I put pieces of glassy, olive-black tephra in my pocket. Without the wind, they had turned from ammunition into memories. The ancient Gónhóll, once a sturdy lava vessel, now looked like the overturned hull of a sinking ship. For the first time, it was hard not to feel that something was definitely ending, rather than ending and starting. Gónhóll, I realized, sounded like Gone Hill.
Grettisson and I watched the lava surge towards the land bridge, as if it were a sandbar and we waited for a rising tide to cover it. We bet on when it would cross over and merge with the lava field on the other side. My eyes kept crying, and it had nothing to do with gas. The rash was growing too fast. Day after day he was pushing people away or forcing them to find new ways to reach him. The rash wasn’t behaving badly, it just needed more space. I had spent pandemic containment watching my two children grow a little closer to adulthood. So much can happen in a day. The sadness I felt at the inability to return to Gónhóll – which was surrounded by the rising lava, slowly becoming part of the earth’s geological subconscious – seemed related to the physical and emotional restrictions that had arisen, sometimes from the overnight, between my children and me. . brynnishólmi applied to humans, too.

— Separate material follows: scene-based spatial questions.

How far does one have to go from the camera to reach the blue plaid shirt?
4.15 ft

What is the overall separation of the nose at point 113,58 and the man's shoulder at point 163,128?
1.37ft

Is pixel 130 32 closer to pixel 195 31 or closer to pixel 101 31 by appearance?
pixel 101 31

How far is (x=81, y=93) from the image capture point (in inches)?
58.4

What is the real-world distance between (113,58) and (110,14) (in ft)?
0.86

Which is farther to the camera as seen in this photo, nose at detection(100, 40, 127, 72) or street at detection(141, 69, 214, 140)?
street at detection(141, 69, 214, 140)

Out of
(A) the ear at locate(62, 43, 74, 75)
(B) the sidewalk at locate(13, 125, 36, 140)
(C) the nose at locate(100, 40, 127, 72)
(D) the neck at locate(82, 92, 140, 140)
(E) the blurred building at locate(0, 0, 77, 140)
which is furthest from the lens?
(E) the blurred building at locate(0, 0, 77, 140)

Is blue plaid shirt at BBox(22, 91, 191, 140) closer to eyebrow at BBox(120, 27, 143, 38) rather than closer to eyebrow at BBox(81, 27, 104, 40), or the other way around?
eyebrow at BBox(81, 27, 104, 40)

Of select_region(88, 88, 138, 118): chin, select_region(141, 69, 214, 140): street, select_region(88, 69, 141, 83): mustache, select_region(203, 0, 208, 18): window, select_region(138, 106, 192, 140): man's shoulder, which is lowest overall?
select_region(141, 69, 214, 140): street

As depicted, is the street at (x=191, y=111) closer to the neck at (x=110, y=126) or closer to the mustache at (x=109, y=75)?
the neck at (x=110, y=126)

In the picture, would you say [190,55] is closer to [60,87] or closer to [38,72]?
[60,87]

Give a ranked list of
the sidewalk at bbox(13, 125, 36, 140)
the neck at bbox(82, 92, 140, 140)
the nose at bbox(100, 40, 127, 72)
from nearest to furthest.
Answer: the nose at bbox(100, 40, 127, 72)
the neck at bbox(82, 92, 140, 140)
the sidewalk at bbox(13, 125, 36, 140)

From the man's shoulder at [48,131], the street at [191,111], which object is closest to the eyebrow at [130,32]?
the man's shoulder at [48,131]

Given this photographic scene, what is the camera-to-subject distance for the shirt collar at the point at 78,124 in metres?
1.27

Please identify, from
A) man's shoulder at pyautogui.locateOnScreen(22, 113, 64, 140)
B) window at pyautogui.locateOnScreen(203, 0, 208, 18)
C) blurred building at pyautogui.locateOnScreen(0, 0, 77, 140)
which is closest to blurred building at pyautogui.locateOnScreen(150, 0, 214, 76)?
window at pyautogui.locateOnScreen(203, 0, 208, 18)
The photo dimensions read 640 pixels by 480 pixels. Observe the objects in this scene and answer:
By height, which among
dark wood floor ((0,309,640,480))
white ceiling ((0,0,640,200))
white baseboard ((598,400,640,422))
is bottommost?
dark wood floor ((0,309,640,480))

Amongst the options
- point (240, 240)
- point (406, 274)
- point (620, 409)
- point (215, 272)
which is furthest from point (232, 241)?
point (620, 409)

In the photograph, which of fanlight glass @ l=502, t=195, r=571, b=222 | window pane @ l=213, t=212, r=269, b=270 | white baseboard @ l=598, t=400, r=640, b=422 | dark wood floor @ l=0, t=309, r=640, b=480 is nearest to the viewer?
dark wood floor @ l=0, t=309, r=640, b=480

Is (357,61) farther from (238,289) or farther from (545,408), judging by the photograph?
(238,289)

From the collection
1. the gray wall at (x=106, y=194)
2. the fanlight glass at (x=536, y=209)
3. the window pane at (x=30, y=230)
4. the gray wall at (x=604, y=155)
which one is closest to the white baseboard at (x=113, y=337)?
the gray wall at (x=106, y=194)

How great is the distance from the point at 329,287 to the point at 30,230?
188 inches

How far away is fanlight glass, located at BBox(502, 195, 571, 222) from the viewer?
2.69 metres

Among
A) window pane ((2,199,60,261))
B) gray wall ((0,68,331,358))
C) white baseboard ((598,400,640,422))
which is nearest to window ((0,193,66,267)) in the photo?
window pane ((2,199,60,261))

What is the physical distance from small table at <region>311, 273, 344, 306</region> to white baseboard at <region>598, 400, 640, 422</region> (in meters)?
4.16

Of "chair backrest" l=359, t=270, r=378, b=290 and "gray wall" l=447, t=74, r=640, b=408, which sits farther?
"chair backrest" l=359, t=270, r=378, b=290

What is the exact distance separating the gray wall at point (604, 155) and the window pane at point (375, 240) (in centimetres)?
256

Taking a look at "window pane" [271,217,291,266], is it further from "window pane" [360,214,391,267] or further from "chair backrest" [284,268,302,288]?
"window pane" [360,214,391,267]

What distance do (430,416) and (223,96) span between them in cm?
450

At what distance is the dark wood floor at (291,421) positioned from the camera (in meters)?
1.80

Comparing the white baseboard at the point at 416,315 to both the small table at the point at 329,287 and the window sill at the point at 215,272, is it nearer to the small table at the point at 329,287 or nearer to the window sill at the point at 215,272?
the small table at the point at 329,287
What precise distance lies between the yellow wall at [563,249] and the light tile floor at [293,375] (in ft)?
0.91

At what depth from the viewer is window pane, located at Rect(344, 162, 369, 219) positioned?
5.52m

Lev, the volcanologist, pointed out to me that most active volcanoes are so remote, or so dangerous, that they prevent occasional visits. The Fagradalsfjall eruption was unique, she said: “We will never have this kind of access anywhere, anywhere else.” And yet, this access itself would ultimately be inaccessible. When I later described to her how surprised I had been at the prospect of lava erasing the land bridge, she replied, “But that was the lowest point. It was planned. Everything was expected. Yet it was difficult, as a human being or as a scientist, to know precisely when the pain of loss would strike, when the heat would erupt and push you away – when the last time was really the last.